WHAT YOU NEED TO DO:
State how many lines of the records below contain the string "bbox", matching case exactly. Give only the number.

==== RECORD EXTRACTS ====

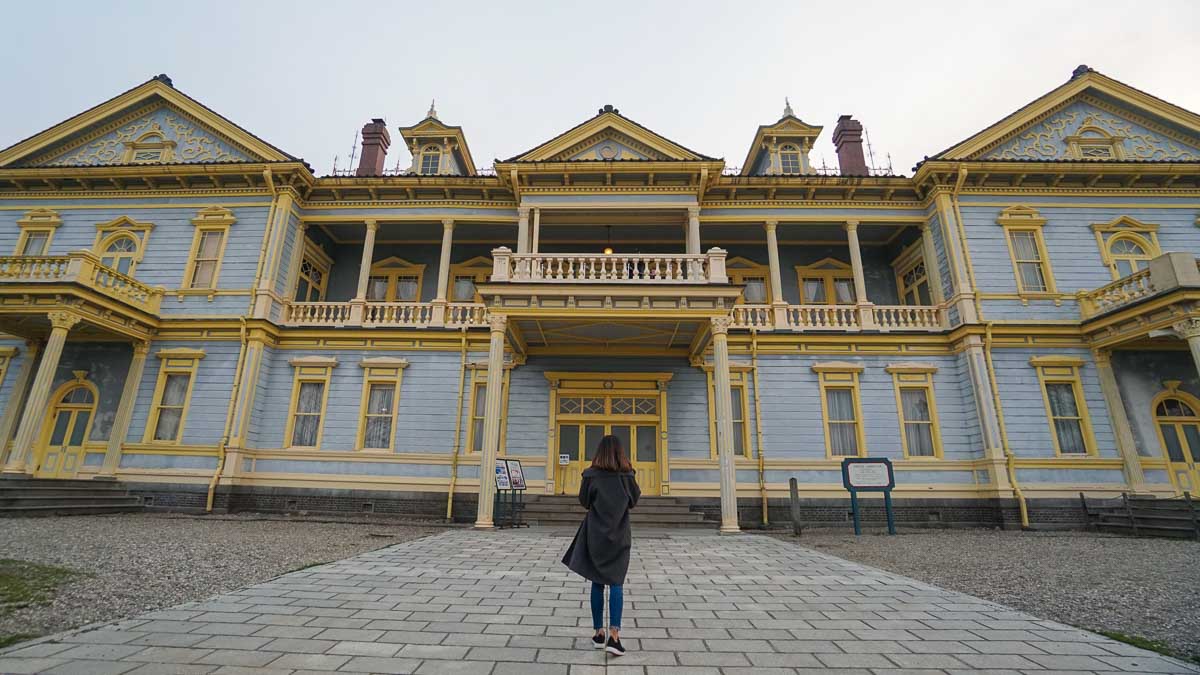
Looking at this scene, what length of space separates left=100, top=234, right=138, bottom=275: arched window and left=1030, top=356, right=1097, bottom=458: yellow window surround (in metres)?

====
==== RECORD EXTRACTS ====

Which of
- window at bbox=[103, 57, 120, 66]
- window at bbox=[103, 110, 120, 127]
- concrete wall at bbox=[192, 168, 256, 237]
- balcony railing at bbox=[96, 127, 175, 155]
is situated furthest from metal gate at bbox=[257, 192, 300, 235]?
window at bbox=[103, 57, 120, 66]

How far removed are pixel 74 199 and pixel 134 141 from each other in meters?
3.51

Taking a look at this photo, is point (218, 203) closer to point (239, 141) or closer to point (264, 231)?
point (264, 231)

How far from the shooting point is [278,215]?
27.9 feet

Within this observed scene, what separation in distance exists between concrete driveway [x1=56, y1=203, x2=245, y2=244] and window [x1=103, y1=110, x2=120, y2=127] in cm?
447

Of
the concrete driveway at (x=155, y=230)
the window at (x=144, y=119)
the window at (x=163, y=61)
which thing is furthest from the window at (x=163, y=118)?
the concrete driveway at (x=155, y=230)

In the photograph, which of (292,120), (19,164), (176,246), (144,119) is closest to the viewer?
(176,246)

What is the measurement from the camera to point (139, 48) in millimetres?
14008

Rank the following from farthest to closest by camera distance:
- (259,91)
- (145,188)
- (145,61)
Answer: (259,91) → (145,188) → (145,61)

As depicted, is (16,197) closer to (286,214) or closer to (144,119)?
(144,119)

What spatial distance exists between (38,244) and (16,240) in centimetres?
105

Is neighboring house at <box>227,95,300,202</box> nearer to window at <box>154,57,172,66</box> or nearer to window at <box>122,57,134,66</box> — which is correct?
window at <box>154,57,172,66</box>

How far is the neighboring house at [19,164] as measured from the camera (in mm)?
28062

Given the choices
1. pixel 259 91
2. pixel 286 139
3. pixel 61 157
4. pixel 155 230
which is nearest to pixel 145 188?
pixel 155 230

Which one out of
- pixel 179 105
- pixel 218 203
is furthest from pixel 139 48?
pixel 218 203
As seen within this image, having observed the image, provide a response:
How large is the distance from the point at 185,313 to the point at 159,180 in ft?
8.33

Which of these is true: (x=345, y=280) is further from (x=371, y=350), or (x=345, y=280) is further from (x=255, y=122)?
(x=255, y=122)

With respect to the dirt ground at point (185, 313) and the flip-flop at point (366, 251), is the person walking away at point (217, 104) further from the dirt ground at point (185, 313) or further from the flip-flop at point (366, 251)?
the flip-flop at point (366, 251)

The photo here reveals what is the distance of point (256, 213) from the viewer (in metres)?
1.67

====

EXPECTED ANSWER:
6